The state-of-the art vessel tasked with finding missing Malaysia Airlines flight 370 mysteriously switched off its Automatic Identification System (AIS) for more than three days, sending some observers into meltdown.
Seabed Constructor's AIS was disabled on January 31 — exactly 10 days into the new search — and not reconnected until last night, leaving approximately 80 hours unnaccounted for.
Amateur aviation specialists and MH370 watchers have been charting Constructor's progress since it left Port of Durban on January 2 for the new search area, located just outside the previous 120sq km previously scoured along the 7th Arc.
The vessel has been contracted by Texas-based exploration company Ocean Infinity, which signed a "no cure, no pay" deal with the Malaysian Government which will see it receive more than $76 million if it finds the plane within 90 days.
But unlike its predecessors Fugro Equator, Fugro Discovery and Havila Harmony, whose progress was meticulously mapped via satellite by investigators, both amateur and professional, at their own expense, following the Constructor has proved more challenging.
It reached the new search on January 21 and trusted observers such as UK-based space scientist Richard Cole and US-based precision machinist Kevin Rupp were able to post regular maps to followers on Twitter, Facebook and Reddit.
But that changed last Wednesday when Constructor "went dark", sending everyone into a spin.
#MH370 Morning Update - Nothing new. Seabed Constructor is now over 15 hours without updating her AIS position. I will post as soon as anything changes
"I think that the AIS transmission from Constructor has been disabled. The question is whether this is finger-trouble by someone adjusting the AIS system settings ahead of departing for Fremantle, or deliberate action." Mr Cole posted in a subreddit dedicated to Seabed Constructor position updates.
Comparisons have also been made with the missing plane itself, which vanished from radar after its aircraft communications, addressing and reporting system (Acars) system was switched off less than an hour after taking off from Kuala Lumpur on March 8 2014.
The irony was not lost among MH370 watchers online, with one Reddit user commenting: "Rogue captain?" and another responding "If it starts pinging in the Malacca Strait that would be something."
As predicted some observers used the blackout as an opportunity to back more outlandish theories about Ocean Infinity's "back up plan" should they fail to find the missing Boeing 777.

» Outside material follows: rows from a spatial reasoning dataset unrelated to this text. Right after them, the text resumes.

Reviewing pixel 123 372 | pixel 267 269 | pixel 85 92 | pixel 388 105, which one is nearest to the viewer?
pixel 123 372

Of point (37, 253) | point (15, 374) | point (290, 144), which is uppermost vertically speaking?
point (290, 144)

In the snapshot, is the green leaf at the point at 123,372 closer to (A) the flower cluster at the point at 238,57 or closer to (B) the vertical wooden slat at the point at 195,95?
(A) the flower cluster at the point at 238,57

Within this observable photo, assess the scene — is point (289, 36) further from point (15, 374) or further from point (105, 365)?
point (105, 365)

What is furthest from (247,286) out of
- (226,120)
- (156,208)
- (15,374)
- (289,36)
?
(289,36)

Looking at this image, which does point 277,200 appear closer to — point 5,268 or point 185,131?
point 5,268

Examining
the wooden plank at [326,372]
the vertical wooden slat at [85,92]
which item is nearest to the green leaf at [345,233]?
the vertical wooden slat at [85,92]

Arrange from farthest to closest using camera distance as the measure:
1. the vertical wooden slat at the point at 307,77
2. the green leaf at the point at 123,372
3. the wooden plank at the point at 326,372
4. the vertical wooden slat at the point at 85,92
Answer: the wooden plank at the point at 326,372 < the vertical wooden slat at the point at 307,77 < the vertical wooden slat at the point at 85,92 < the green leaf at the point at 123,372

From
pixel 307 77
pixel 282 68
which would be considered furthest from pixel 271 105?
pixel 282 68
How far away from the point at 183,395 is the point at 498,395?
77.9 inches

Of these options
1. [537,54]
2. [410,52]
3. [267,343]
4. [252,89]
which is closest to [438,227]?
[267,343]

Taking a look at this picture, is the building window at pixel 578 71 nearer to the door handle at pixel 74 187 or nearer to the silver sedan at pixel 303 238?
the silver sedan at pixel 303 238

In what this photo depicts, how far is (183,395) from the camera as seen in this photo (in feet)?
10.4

Some speculated the Constructor took a secret detour to check out the wreckage of what is believed to be the S.V Inca, a Peruvian-built transport ship that vanished en route to Sydney more than 100 years ago.
In January 2016, MH370 search vessel Havila Harmony stumbled across the shipwreck almost four kilometres below the surface inside the 7th Arc, initially mistaking it for the plane's fuselage.
S.V Inca was last seen on March 10, 1911 when it set sail from Callao, Peru bound for Sydney. There has been speculation about what cargo the vessel may have been carrying and inevitable chatter about sunken treasure.
Last night Seabed Constructor turned its AIS back on and is currently making its way to Perth in Western Australia, where she is scheduled to dock at Fremantle on February 8.
Ocean Infinity is expected to given another update on the progress of the search late this week but it's anyone's guess if it will explain why it disabled its tracking system for such a long period of time.
#MH370 My morning update. Seabed Constructor is back on AIS and on her way to Fremantle. She is due in on the 8th and is scheduled for AusMarine Complex 4. Kind of a bummer, I had hoped to see her on the harbor webcams. pic.twitter.com/7gbnQ4NrNS
Aviation journalist and documentary maker Jeff Wise has been critical of the new search in his blog, which has followed the mystery of MH370 since in vanished en route to Beijing from Kuala Lumpur on March 8, 2014 with 239 people on board.
Mr Wise was an original member of the independent Group (IG) of investigators who advised the Australian Transport Safety Bureau (ATSB) led search for MH370 but left after falling out with other members over the plane's fate.
"Before the release of this new report, Malaysia hadn't signalled that it would be issuing updates on the search progress, let alone regular weekly ones, so its appearance is a welcome development," Mr Wise wrote in response to the report last week.
"The report notes that first section of the search, namely the outermost portion of the Primary Search Area, has been completed without finding any wreckage. This section had previously been identified by Australian scientists as the most likely endpoint for MH370's flight.
"As I write this, the scan of the innermost section of the Primary Search Area has been completed, but the assessment has not yet been released. However, the fact that Seabed Constructor has moved on to another area suggests that probably nothing was found there, either. A big caveat: we don't really know how long it takes the search team to assess the data collected during each pass.
"A failure to find any wreckage in the Primary Search Area would come as a disappointment to David Griffin and his team at Australia's CSIRO, who declared in a June, 2017 report that after analysing satellite imagery and drift patterns "we think it is possible to identify a most-likely location of the aircraft, with unprecedented precision and certainty." The report specified three target points, all located within the Primary Search Area."
Seabed Constructor is expected to dock in Freemantle to refuel and top up supplies before returning to the search area.